**Your objective**
Convert the lines below into a numbered list with blank lines omitted, beginning at the first line and stopping after the line that contains "Which category has the higher".

[Graph understanding data]
##############################

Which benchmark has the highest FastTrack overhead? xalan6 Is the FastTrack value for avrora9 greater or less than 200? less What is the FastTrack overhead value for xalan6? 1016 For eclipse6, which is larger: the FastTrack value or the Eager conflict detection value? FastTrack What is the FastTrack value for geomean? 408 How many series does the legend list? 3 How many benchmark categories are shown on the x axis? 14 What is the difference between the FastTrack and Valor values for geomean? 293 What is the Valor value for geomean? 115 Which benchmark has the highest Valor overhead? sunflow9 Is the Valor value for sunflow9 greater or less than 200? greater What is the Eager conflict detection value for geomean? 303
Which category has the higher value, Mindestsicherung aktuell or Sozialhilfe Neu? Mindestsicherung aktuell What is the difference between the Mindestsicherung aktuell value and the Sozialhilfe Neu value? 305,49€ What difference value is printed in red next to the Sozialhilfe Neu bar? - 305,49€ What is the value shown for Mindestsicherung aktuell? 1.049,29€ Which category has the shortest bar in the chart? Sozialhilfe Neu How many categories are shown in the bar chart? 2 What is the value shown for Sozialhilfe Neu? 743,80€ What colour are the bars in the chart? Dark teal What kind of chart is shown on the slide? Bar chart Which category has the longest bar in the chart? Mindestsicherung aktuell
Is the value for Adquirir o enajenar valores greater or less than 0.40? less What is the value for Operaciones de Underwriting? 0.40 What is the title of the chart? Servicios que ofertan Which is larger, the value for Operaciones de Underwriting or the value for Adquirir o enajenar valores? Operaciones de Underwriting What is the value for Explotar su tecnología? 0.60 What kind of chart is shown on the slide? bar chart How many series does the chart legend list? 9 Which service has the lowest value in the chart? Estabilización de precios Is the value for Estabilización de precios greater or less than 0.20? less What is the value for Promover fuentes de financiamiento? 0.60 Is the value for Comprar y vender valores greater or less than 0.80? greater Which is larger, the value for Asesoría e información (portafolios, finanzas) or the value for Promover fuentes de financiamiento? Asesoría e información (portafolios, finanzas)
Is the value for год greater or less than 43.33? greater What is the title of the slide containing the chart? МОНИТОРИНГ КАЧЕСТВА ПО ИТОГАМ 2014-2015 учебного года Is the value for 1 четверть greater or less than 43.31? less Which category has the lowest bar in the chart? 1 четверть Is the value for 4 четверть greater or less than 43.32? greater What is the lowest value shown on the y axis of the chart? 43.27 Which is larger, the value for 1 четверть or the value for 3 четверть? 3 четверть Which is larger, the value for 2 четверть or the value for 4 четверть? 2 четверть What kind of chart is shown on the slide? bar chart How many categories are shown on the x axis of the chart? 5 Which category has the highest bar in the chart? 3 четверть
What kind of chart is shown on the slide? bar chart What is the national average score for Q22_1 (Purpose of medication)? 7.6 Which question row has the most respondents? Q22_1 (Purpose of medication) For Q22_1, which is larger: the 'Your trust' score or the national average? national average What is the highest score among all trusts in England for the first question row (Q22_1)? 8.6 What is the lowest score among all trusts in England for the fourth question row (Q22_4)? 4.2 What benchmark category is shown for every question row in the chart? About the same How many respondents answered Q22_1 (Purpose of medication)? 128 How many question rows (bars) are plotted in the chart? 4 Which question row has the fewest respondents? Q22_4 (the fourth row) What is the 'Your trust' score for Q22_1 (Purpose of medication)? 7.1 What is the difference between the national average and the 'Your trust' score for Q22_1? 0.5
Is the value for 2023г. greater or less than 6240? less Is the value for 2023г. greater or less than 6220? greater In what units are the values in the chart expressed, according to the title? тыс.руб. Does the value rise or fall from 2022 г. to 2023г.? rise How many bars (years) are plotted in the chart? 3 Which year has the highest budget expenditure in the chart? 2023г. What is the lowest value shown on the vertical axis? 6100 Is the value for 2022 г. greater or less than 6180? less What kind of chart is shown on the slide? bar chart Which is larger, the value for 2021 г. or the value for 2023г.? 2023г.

##############################

**Result for this task**
1. Which benchmark has the highest FastTrack overhead? xalan6 Is the FastTrack value for avrora9 greater or less than 200? less What is the FastTrack overhead value for xalan6? 1016 For eclipse6, which is larger: the FastTrack value or the Eager conflict detection value? FastTrack What is the FastTrack value for geomean? 408 How many series does the legend list? 3 How many benchmark categories are shown on the x axis? 14 What is the difference between the FastTrack and Valor values for geomean? 293 What is the Valor value for geomean? 115 Which benchmark has the highest Valor overhead? sunflow9 Is the Valor value for sunflow9 greater or less than 200? greater What is the Eager conflict detection value for geomean? 303
2. Which category has the higher value, Mindestsicherung aktuell or Sozialhilfe Neu? Mindestsicherung aktuell What is the difference between the Mindestsicherung aktuell value and the Sozialhilfe Neu value? 305,49€ What difference value is printed in red next to the Sozialhilfe Neu bar? - 305,49€ What is the value shown for Mindestsicherung aktuell? 1.049,29€ Which category has the shortest bar in the chart? Sozialhilfe Neu How many categories are shown in the bar chart? 2 What is the value shown for Sozialhilfe Neu? 743,80€ What colour are the bars in the chart? Dark teal What kind of chart is shown on the slide? Bar chart Which category has the longest bar in the chart? Mindestsicherung aktuell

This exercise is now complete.